§ ОТРЫВОК ТЕКСТА
Пожалуй, Эндер был единственным даже в ближайшем окружении Малевича, кто это понял. Выражение «не сам» может быть объяснено знакомством Эндера с работами Н. М. Суетина 1927 года, явившимися одним из источников крестьянского цикла Малевича. По мнению В. И. Ракитина, суетинские «супремоиконы» разрушают сразу «две легенды. О том, что интерес к такого рода композициям возник после легендарной поездки Малевича в Европу и что на мэтра… повлиял де Кирико»[715]. С категоричностью этого утверждения трудно согласиться: работы де Кирико Малевич знал по воспроизведениям[716], а осенью 1928‐го мог видеть его подлинную живопись на выставке «Современное французское искусство» в Москве. Что же касается нижней границы новых фигуративных вещей Малевича, то можно привести несколько фактов. По утверждению И. В. Бахтерева, он видел такие работы в мастерской Малевича до его отъезда за границу[717]; в конце 1928‐го несколько картин этой серии Малевич предлагает на выставку Общества живописцев[718]; в апреле 1929-го, как мы помним, около 40 холстов уже созданы или задуманы. Кроме того, недавно опубликованные листки из записной книжки Малевича[719] с рисунками «пустолицых» людей показывают, как органично рождался у Малевича замысел его постсупрематических картин.

§ ИСХОДНЫЕ ДАННЫЕ
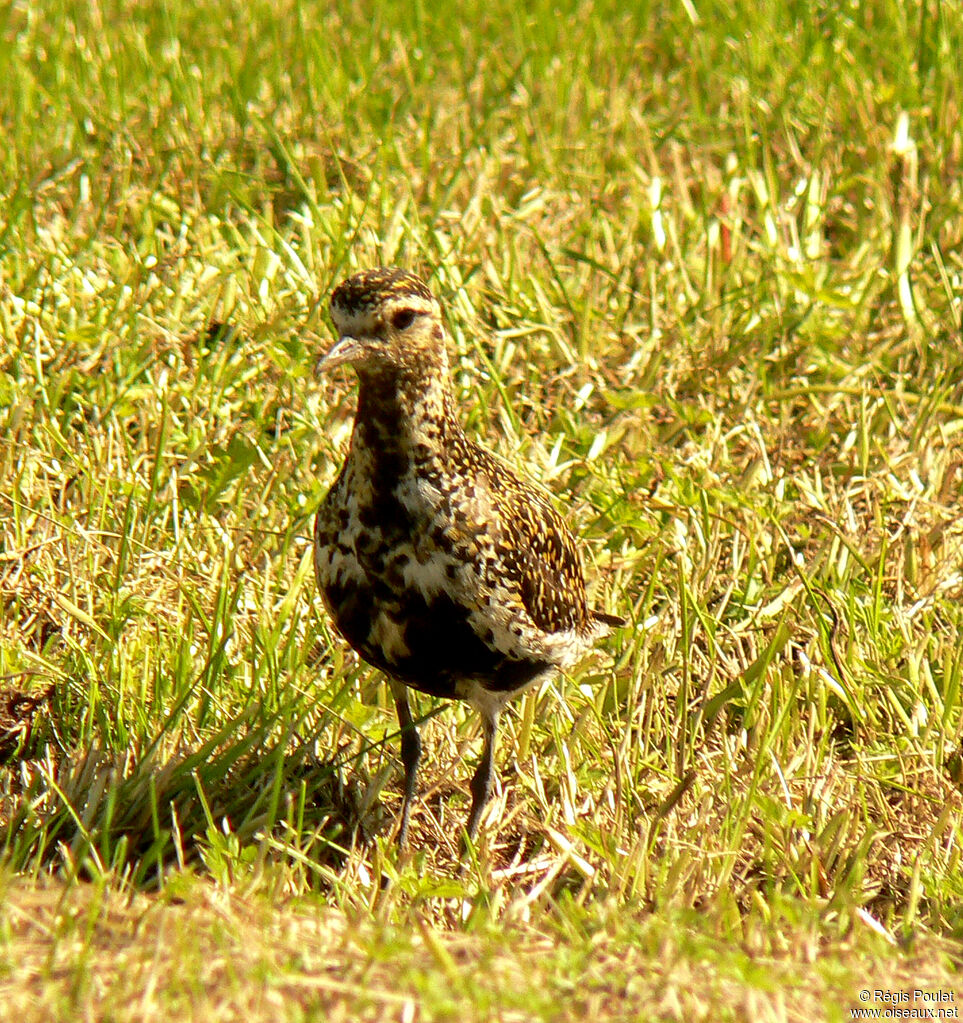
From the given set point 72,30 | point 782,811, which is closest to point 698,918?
point 782,811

§ ЗАДАНИЕ
Перепишите целиком, слово в слово, отрывок о Малевиче и его постсупрематических картинах.

§ ПОЛНОЕ РЕШЕНИЕ
Пожалуй, Эндер был единственным даже в ближайшем окружении Малевича, кто это понял. Выражение «не сам» может быть объяснено знакомством Эндера с работами Н. М. Суетина 1927 года, явившимися одним из источников крестьянского цикла Малевича. По мнению В. И. Ракитина, суетинские «супремоиконы» разрушают сразу «две легенды. О том, что интерес к такого рода композициям возник после легендарной поездки Малевича в Европу и что на мэтра… повлиял де Кирико»[715]. С категоричностью этого утверждения трудно согласиться: работы де Кирико Малевич знал по воспроизведениям[716], а осенью 1928‐го мог видеть его подлинную живопись на выставке «Современное французское искусство» в Москве. Что же касается нижней границы новых фигуративных вещей Малевича, то можно привести несколько фактов. По утверждению И. В. Бахтерева, он видел такие работы в мастерской Малевича до его отъезда за границу[717]; в конце 1928‐го несколько картин этой серии Малевич предлагает на выставку Общества живописцев[718]; в апреле 1929-го, как мы помним, около 40 холстов уже созданы или задуманы. Кроме того, недавно опубликованные листки из записной книжки Малевича[719] с рисунками «пустолицых» людей показывают, как органично рождался у Малевича замысел его постсупрематических картин.